Letter from the Chair (Winter/Spring 2015)

This has been an incredibly busy time for Computer Science, with a number of very exciting new endeavors. First and foremost, plans are moving ahead to become an independent college. It was only a few years ago that we announced that we were a School of Computer Science within the College of Natural Sciences. That step increased our independence, but we viewed it as only a steppingstone to become a truly independent college. As we repeatedly demonstrated our ability to function as an independent unit and as the importance and centrality of computing has become ever more apparent, the university administration has joined us in advocating for a College of Information and Computer Sciences (CICS, pronounced "kicks" as in "kicks butt"). As we have presented our case before a number of faculty senate committees and councils, I have been pleasantly surprised by the overwhelming support we have received. It is clear that faculty across campus realize the potential impact computing can have on their disciplines and look forward to developing even more interactions with us. We still have a few more hurdles before the decision is final, but it appears that September 1, 2015 will be the inaugural date for the new college. There are many people to thank for pushing this forward. Our Strategic Planning Committee has been working on this for over a decade. Although many people have been involved, Professors Rick Adrion, Bruce Croft, Jim Kurose, and Lee Osterweil have devoted considerable energy to make this happen. Dean Steve Goodwin, the dean of the College of Natural Sciences, has also been a strong advocate, recognizing that although CNS will become smaller, the University will benefit overall. Also, the support of Chancellor Kumble Subbaswamy and Provost Katherine Newman has been vitally important. I'm writing this column before the Board of Trustees will actually vote on our collegehood proposal, but if you are reading it, the vote was positive!

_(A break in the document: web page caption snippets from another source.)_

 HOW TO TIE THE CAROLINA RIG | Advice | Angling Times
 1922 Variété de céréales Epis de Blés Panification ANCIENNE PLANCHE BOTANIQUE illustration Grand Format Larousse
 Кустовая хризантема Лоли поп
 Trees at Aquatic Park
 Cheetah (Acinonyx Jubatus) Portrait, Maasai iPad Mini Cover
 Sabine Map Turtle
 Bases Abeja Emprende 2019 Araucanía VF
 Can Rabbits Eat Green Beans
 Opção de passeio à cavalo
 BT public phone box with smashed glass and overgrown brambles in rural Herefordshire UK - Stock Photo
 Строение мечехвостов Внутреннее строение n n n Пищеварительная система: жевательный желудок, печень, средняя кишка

Another new initiative is the Center for Data Science, which is being led by Professor Andrew McCallum and will have a kickoff workshop on April 9th. This center will be a catalyst for research and industrial interactions, emphasizing the investigation and development of new approaches for decision-making based on the analysis of large data sets. The opportunities for applying data analytics are exploding as companies and researchers uncover a treasure-trove of computer processible data that, with new and emerging techniques, can now be analyzed to provide new insights and improved decision making. In addition to synergizing research activities, the Data Science Center will be the impetus for a number of new educational programs. In addition to our Data Science Track and the Information Retrieval and Search Track in our undergraduate B.S. program, we expect to offer an M.S. degree with an emphasis on Data Science. Although we have over two-dozen faculty with research interests related to this area, we will be adding new faculty in this important, emerging area to address the broad range of concerns and student interests.

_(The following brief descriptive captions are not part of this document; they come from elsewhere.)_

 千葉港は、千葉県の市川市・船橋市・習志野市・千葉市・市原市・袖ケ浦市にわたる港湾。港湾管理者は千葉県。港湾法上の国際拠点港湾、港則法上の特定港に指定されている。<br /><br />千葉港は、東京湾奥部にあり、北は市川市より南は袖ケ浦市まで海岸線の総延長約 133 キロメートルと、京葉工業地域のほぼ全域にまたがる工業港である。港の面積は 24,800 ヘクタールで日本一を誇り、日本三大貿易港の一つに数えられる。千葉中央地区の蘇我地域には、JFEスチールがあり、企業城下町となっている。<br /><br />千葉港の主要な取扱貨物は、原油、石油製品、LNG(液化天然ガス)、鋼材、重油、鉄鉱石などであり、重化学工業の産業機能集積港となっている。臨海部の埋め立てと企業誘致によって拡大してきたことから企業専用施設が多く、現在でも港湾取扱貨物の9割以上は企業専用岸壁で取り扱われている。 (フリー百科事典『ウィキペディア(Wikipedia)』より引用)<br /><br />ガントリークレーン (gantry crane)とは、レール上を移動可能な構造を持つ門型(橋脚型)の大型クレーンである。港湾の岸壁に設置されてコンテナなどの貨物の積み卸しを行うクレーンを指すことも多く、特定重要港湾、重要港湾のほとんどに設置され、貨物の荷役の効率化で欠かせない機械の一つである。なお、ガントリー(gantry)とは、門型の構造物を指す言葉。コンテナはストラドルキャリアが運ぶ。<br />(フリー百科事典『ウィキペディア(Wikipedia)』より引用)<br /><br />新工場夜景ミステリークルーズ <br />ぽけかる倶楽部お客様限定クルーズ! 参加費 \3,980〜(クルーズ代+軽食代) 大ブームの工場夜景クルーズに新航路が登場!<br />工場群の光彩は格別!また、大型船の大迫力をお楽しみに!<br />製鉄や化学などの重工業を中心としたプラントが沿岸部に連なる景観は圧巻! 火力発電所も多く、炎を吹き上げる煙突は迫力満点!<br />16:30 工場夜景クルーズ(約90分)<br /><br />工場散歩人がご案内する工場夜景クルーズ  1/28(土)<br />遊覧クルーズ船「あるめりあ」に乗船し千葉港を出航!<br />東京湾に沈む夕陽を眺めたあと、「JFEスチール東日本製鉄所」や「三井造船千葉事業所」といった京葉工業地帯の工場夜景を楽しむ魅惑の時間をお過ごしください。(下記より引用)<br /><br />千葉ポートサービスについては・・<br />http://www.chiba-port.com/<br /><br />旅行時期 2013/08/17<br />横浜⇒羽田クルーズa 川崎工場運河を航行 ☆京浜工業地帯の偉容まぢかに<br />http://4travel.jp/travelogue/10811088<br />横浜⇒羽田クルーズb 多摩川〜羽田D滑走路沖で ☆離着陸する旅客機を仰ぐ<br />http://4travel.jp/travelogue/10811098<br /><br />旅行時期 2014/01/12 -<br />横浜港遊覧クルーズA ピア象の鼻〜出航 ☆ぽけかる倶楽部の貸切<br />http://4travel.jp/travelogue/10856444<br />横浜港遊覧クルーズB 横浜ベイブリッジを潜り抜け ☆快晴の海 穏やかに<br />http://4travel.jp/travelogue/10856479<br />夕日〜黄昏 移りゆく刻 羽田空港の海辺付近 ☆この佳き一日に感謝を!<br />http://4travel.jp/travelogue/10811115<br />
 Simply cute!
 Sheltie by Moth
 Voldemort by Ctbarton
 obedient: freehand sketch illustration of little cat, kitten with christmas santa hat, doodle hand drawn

As you read this newsletter, you'll see that many of our faculty received important recognitions over the last half year. A special congratulations to Professor Jim Kurose, however, who has been selected to serve as assistant director for the Directorate for Computer and Information Science and Engineering (CISE) of the National Science Foundation (NSF). Although the title is "assistant" director, this is a very high-level position that influences the research direction of the NSF. As reported in the Winter/Spring newsletter issue, Jim has already testified before Congress. I can't think of a more energetic, articulate, and knowledgeable person to advocate for and represent computing at the NSF. We wish Jim the very best (but look forward to his return in three years).

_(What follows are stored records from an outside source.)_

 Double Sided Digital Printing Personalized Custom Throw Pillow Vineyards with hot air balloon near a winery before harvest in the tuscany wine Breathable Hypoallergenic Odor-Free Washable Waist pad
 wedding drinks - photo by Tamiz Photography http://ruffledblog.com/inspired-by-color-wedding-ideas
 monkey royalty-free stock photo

Although we are all very happy for Professor Robert Moll and wish him the very best, it is with some sadness that I announce that Robbie, the perpetual teacher of many of the beginning computer science courses, retired this past December. He will still continue to teach some courses over the summer, in a post retirement appointment, but most new students will not have the pleasure of learning their first programming language or learning the wonders of data structures from him. Best wishes to Robbie and his wife Rachel Folsom for a well deserved retirement.

This fall brought to an end our 50th Anniversary (and our first) Community Drive. With your contributions and participation, we were able to meet nearly all of our (50%*4) goals. We increased the total number of donors and the number of first time donors by over 50%. Amazingly, we also increased the number of endowed scholarships by over 50%, adding four new endowed scholarships: the Clarke Scholarship for women and minority graduate students, the Flynn Scholarship for undergraduates, the Kurose Scholarship for graduate students, and the Moll Scholarship for students who attended community college. We are delighted that some of our alumni have stepped forward to establish student scholarships, and those faculty who have had scholarships named in their honor are proud to have their name associated with supporting our students. I know that most of our faculty would agree with me that the best part of being a faculty member is to be involved in helping students achieve their goals in life. Thanks to everyone who contributed for the first time and to those that contribute regularly to CS. We owe a special thanks to alumnus and friend, Steve Vinter, site director at Google Cambridge, who initiated the Community Drive with a $50,000 matching pledge and encouraged us to develop goals to help build our community. We can still use your help to achieve the final goal of increasing the number of email addresses of our CS alumni by 50%. To send us your email address, go to https://www.cs.umass.edu/forms/email-address-form. Don't forget that our alumni are all entitled to a lifetime CS email address that can be forwarded to whichever email account you are currently using. We will not sell or distribute this email address to anyone. And, although we would like to use this email address to send you (infrequent) messages about CS activities, you can even opt out of receiving our messages. To sign up for an alumni email address go to https://www.cs.umass.edu/lifetime-email-forwarding.

Finally, remember that on May 1st, we will once again have our Outstanding Achievement and Advocacy Awards Banquet. In addition to recognizing about a half dozen alumni and advocates who have made significant contributions during their careers, we will also honor some of our outstanding graduating undergraduate and graduate students. It is a well-attended event and a wonderful way to end another academic year. I hope to see many of you there.